Le commentateur sûr de lui. Le 4 novembre au soir, il expliquait sur les plateaux télé que l’élection serait très serrée, et pouvait basculer dans un sens comme dans l’autre. Le lendemain matin, il construisait un grand récit rétrospectif qui conférait des airs d’inéluctabilité à la victoire de Trump.
L’intellectuel trumpiste. Nous n’en avons pas trouvé.

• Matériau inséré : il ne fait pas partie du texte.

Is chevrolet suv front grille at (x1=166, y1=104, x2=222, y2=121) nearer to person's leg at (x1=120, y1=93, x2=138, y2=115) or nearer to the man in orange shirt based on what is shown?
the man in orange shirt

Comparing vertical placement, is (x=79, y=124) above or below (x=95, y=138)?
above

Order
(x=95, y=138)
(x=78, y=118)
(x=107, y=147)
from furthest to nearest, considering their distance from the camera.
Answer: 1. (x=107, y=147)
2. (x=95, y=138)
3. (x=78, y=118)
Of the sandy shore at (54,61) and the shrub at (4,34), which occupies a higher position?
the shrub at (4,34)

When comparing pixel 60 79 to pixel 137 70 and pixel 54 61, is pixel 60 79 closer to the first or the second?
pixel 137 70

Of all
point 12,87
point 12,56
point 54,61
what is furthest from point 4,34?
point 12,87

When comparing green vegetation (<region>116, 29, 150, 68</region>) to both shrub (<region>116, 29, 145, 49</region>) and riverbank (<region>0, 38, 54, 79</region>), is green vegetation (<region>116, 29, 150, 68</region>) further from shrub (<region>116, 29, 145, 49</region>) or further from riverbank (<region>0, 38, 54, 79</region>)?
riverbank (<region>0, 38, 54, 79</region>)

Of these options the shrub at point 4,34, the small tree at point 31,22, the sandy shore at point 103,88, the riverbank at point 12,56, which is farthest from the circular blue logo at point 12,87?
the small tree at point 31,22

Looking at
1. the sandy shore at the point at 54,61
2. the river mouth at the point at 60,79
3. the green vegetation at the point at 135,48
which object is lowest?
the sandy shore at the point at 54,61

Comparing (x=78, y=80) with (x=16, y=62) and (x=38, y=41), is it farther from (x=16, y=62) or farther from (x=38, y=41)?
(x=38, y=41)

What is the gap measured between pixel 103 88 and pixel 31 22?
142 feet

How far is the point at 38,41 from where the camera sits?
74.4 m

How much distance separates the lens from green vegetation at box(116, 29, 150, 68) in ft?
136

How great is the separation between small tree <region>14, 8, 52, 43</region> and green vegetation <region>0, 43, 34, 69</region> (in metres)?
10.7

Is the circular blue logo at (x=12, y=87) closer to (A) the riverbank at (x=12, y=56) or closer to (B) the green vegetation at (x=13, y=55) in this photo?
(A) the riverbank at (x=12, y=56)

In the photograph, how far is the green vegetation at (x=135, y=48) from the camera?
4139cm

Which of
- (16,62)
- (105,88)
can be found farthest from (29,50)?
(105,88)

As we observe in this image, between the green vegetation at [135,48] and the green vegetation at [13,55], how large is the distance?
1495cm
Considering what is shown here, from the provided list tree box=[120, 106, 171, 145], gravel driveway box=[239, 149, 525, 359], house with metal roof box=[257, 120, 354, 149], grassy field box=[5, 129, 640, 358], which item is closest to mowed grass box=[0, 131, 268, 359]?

L’anti-israélien maladif. Tout en se désintéressant des violations des droits de l’homme partout dans le monde, en se montrant indifférent à la plupart des guerres sanglantes sur la planète (il n’a aucune idée, par exemple, que 600 000 civils ont été tués en Éthiopie de 2020 à 2022), cet homme réussit l’exploit de tout ramener au minuscule État juif : si Kamala Harris a perdu, ce serait parce qu’elle n’a pas assez parlé de Gaza, parce qu’elle a été insuffisamment hostile à Israël. Cet homme est antisémite, ou député LFI (souvent les deux).
Le raciste. Progressiste autoproclamé, il s’étonne que certains Noirs et certains Hispano-Américains puissent voter pour Trump. Il n’imagine pas que ces populations puissent adopter une grille de lecture non identitaire. Dans sa logique essentialisante, les Américains d’origine étrangère – qu’il ne considérera jamais comme des Américains à part entière – devraient éprouver une solidarité automatique pour les immigrés illégaux et s’opposer au renforcement des frontières. Les Noirs – qu’il confond avec les délinquants noirs – devraient craindre la police, voter pour la légalisation de la drogue et contre la répression pénale.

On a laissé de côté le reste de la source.